In Fine, we cautioned in particular against confusing the merits of the harassment claim with the merits of the retaliation claim. We rejected the contention that a plaintiff must produce legally admissible objective evidence that he suffered unlawful discrimination to prevail. Fine, 305 F.3d at 752-53. Such a standard “would require every retaliation trial to include a mini-trial on the underlying discrimination, a standard ... our circuit rejects.” Id. at 753. The inquiry into whether Lord can-establish a prohibited motive for the harassing conduct would enmesh us into such a mini-trial—particularly in cases in which same sex harassment is alleged. It bears repeating that the allegations are protected activity if they concern “‘the type of activity that, under some circumstances, supports a charge of sexual harassment.’ ” Hamner, 224 F.3d at 707, quoting Holland, 883 F.2d at 1315. Oncale tells us that it is. Rather than hold that under some circumstances—such as the ones identified in Oncale—Lord could prove that the conduct was sexual harassment, the majority *572opinion rejects the claim because he has failed to provide evidence of those circumstances. Lord does not need to establish that he will succeed in that harassment action. Absent evidence that would establish a motive that takes the action out of Title VU’s protections, such as a motivation based on the plaintiffs sexual orientation as in Hammer, there is no basis to determine that the repeated unwanted grabbing of intimate areas of the male body cannot fall within the protections of Title VII. Lord had to demonstrate only that his belief that he was complaining about unlawful discrimination was not “completely groundless.” Leitgen v. Franciscan Skemp Healthcare, Inc., 630 F.3d 668, 674 (7th Cir. 2011). For our court to hold that a person subjected to such conduct is completely groundless in believing that it constitutes sexual harassment would create an extra ordinary burden. We should reject the imposition of that higher bar, not only because of the corresponding mini-trials that will accompany it, but because it will fundamentally undermine the Title VII protections against retaliation.

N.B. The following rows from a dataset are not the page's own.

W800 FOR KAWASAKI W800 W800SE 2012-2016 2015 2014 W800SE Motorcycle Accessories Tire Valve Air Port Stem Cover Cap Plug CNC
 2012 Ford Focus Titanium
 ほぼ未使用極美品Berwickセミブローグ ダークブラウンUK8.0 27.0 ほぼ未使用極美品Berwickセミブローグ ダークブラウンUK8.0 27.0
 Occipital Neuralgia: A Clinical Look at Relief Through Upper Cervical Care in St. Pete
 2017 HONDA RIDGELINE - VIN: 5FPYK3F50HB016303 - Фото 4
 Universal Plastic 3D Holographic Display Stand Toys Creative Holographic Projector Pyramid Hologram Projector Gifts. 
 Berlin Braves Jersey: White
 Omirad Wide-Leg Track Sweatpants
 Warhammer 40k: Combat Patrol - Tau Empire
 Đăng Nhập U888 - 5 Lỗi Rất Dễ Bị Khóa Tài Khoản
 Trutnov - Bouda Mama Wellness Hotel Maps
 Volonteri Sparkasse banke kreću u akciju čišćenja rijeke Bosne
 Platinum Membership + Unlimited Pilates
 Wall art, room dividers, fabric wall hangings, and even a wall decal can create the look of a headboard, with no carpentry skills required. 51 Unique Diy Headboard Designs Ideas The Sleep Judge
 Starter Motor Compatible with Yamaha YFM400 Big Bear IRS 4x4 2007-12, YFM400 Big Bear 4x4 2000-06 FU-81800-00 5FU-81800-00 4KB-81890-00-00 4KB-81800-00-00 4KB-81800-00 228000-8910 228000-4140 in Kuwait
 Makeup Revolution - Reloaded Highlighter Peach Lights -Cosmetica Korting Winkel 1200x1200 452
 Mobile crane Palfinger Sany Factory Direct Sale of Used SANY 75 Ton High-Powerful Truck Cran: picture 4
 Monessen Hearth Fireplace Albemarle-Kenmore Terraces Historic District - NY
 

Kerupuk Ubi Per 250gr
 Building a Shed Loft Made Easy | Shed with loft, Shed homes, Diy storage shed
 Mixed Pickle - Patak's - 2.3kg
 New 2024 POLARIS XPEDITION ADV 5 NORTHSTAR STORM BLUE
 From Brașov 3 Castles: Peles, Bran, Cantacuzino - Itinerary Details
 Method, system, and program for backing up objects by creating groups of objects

The two holdings in this appeal are even more troubling in conjunction with each other. By imposing the requirement that an employee present evidence of the motivation of the harasser in order to proceed with a retaliation claim, but upholding that the failure to complain immediately may be grounds for termination, the court eviscerates the protection against retaliation in Title VII. The employee must report harassment immediately in order to retain the protection against retaliatory termination, but if the employee reports harassing conduct without first obtaining evidence of the harasser’s motivation—evidence that will often be difficult to obtain—then the protection against retaliation is lost nonetheless because the complaint will not be held to constitute protected activity. Those competing requirements will swallow the protection against retaliation for countless plaintiffs.
For the above reasons, I respectfully dissent from the portion of the decision affirming the grant' of summary judgment as to the claim of retaliation, and concur in the judgment affirming the grant of summary judgment as to the discrimination claim.